--- What the task requires ---
Turn the entries below into a Markdown table with the columns Row and Line. Give each non-blank line its own row, numbered in order, and leave the pictures out.

— begin —

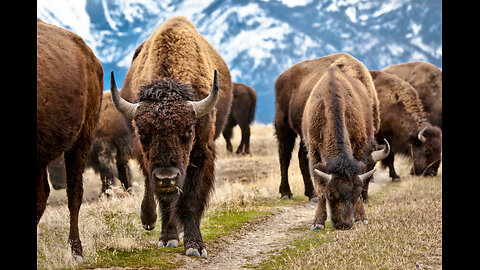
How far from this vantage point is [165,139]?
5.13 m

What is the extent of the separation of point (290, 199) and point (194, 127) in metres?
5.50

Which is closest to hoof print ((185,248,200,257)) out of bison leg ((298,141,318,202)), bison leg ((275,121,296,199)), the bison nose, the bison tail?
the bison nose

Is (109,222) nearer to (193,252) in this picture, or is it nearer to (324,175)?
(193,252)

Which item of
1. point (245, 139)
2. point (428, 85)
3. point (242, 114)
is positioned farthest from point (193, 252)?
point (242, 114)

— end —

--- Exercise solution ---
| Row | Line |
|---|---|
| 1 | How far from this vantage point is [165,139]? |
| 2 | 5.13 m |
| 3 | What is the extent of the separation of point (290, 199) and point (194, 127) in metres? |
| 4 | 5.50 |
| 5 | Which is closest to hoof print ((185,248,200,257)) out of bison leg ((298,141,318,202)), bison leg ((275,121,296,199)), the bison nose, the bison tail? |
| 6 | the bison nose |
| 7 | Is (109,222) nearer to (193,252) in this picture, or is it nearer to (324,175)? |
| 8 | (193,252) |
| 9 | Which item of |
| 10 | 1. point (245, 139) |
| 11 | 2. point (428, 85) |
| 12 | 3. point (242, 114) |
| 13 | is positioned farthest from point (193, 252)? |
| 14 | point (242, 114) |